• _WRITTEN INSTRUCTION 1_
Which companies does the piece on reasons to be cautious about Apple name as rivals with product pipelines full of items that can take on Apple's best products?
• _WRITTEN INSTRUCTION 2_
Please carry on writing the piece on reasons to be cautious about Apple from its final sentence, not the data that follows it.
* start SELECTED EXTRACT *
11/24/2009 1:17 PM EST

5 reasons to be cautious on Apple
1. Meeting a bar set to Olympian heights: With every one of its most successful products, Apple has raised the bar in the consumer electronics industry to a lofty height but not just for its rivals but also for itself. Today, Apple must beat itself again and again in the eyes of investors and customers who now expect something spectacular from the company almost every quarter and latest every six months.

The danger for Apple is it could get punished for posting "average" results that at other companies would amount to spectacular growth. Also, Apple must spend more of its R&D now developing products that have to meet often unrealistic expectations. It's the perfect environment for making costly mistakes.

2. Commoditization—an inevitable trap: Contrary to what many believe, no single company is immune to the scourge of commoditization, the single most corrosive threat to profits in the high-tech industry.

The trend for high-tech equipment prices has been downward for decades and this is not likely to change anytime soon. Apple's products, even its high-end iPhones and Macintosh computers are under daily threats and will eventually succumb to this cankerworm. Apple has been so successful—better than most other companies—at demanding high average selling prices for its products that investors have built this into their valuation of the company.

Apple's ability to continue charging a premium for its products will be sorely tested in future. The most likely outcome is the company would get whatever lofty prices it wants but for shorter and shorter periods; in future, after perhaps the first two quarters following product introduction average selling prices for Apple products should start rapidly declining.

3. Concerted effort by competitors to take Apple down: Apple's more recent successes have come at the expense of many of its traditional PC and non-traditional consumer electronic vendors. Many of them have lost significant market share and Apple's success has painted them as lead-footed, plodding beasts that are unable to determine or satisfy consumer needs.

The industry is fighting back and many of Apple's rivals have spent the last one year whipping their design and supply chains into better shape to take on Apple. Each one of these companies, including Dell, Hewlett-Packard, Motorola, Nokia, Samsung and Sony-Ericsson have product pipelines chuck full of items that can arguably take on the best Apple products. In future, they will no longer be slow to respond to Apple innovations; there are so many iPhone look-alikes in the market today, for instance, Apple is no longer the only game in town.
* end SELECTED EXTRACT *
* start DATASET *
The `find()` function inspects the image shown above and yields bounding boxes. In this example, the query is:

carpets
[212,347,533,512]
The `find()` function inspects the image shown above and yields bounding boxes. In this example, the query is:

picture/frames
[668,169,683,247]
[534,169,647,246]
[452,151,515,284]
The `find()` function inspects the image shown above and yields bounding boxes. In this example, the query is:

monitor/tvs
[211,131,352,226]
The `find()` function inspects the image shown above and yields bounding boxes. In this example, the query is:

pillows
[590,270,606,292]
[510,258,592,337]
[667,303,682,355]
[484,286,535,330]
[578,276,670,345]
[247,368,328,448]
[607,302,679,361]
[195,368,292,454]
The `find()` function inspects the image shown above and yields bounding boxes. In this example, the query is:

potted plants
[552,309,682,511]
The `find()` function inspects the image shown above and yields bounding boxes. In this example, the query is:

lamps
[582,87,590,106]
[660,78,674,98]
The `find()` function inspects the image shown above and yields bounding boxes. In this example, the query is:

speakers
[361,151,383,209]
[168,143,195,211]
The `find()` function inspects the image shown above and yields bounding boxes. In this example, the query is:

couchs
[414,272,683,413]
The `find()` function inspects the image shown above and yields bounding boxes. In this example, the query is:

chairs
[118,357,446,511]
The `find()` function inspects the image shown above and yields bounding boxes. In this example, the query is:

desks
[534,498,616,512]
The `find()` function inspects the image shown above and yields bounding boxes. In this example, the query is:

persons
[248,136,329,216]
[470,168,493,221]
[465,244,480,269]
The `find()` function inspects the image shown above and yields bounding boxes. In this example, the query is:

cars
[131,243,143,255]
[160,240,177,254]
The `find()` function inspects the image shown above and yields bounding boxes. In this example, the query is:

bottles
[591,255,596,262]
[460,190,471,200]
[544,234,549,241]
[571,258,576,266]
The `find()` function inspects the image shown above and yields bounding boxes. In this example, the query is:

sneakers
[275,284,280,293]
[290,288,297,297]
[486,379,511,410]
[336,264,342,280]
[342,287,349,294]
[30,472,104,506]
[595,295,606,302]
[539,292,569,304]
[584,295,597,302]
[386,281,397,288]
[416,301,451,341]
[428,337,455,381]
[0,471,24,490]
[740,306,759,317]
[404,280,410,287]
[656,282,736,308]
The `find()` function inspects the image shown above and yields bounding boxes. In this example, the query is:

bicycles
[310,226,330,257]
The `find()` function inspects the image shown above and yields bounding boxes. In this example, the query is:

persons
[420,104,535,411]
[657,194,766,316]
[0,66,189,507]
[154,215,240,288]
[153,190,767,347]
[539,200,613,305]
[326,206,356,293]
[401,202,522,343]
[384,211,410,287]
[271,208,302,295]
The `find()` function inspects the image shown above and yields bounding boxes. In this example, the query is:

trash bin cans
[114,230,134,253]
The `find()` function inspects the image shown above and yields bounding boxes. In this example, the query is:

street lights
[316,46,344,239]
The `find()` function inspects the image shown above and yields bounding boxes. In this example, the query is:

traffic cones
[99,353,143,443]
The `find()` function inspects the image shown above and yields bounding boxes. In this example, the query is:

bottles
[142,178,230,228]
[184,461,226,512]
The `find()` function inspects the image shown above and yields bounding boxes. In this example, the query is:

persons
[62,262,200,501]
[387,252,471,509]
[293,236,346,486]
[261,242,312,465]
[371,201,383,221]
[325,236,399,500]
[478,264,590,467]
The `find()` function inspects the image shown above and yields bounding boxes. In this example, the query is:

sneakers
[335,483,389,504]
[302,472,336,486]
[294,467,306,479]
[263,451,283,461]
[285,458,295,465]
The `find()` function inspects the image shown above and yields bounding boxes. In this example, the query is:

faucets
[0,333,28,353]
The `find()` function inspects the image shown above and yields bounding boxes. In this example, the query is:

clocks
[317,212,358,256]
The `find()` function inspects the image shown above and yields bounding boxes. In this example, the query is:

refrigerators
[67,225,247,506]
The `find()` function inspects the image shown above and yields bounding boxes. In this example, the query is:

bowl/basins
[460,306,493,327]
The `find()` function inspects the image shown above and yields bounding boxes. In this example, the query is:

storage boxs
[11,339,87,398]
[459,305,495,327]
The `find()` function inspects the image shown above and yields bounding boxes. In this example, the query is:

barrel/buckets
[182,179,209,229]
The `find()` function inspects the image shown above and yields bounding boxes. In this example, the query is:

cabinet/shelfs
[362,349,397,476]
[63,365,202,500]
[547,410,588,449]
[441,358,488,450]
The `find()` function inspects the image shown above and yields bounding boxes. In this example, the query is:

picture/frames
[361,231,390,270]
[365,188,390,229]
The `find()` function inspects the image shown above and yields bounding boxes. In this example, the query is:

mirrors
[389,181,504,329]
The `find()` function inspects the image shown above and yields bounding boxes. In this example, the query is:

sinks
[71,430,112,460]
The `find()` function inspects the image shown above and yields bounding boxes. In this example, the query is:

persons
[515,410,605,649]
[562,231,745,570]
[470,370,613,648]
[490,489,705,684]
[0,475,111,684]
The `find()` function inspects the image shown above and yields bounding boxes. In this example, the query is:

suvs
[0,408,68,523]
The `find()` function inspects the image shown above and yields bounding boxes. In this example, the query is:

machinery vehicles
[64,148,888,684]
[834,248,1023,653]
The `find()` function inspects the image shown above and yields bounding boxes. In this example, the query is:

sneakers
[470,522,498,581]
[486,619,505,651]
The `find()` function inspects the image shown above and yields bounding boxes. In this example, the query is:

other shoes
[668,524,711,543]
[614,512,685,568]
* end DATASET *
• _TASK RESULT 1_
Dell, Hewlett-Packard, Motorola, Nokia, Samsung and Sony-Ericsson.

• _TASK RESULT 2_
4. Eco-system ownership fight/backlash: By insisting on creating an eco-system for its customers in software and online communities, Apple gained incremental dollars and cents from its operations. However, it has also alienated millions of people who would like to benefit from what this company has created but have no desire to invest in non-compatible equipment.

Rivals are beginning to tap into the ocean of resentful potential Apple customers by creating competing eco-systems that are often open to rivals' products. The development of these competing eco-systems will erode Apple's base eventually as rivals offer consumers less restrictive environment for competing products.

5. Supply chain/ innovation challenge: Yes, Apple has broken new grounds in certain areas, but it has profited recently largely by slapping on old hardware new ways of doing things. There's nothing wrong with this, except that at some point, Apple will run out of new areas to explore.

In developing and manufacturing its latest products, though, Apple has also maintained a strangling control on its supply chain. Suppliers cannot dare buck Apple otherwise they get dropped. While it's good for OEMs to have some level of control over their suppliers, it can never be overemphasized how important it is for the relationship to develop as a partnership where co-dependence is nurtured.

In Apple's case, the King is always right but as Dell found out in recent years, suppliers are not without powers—or investors demanding a healthy return.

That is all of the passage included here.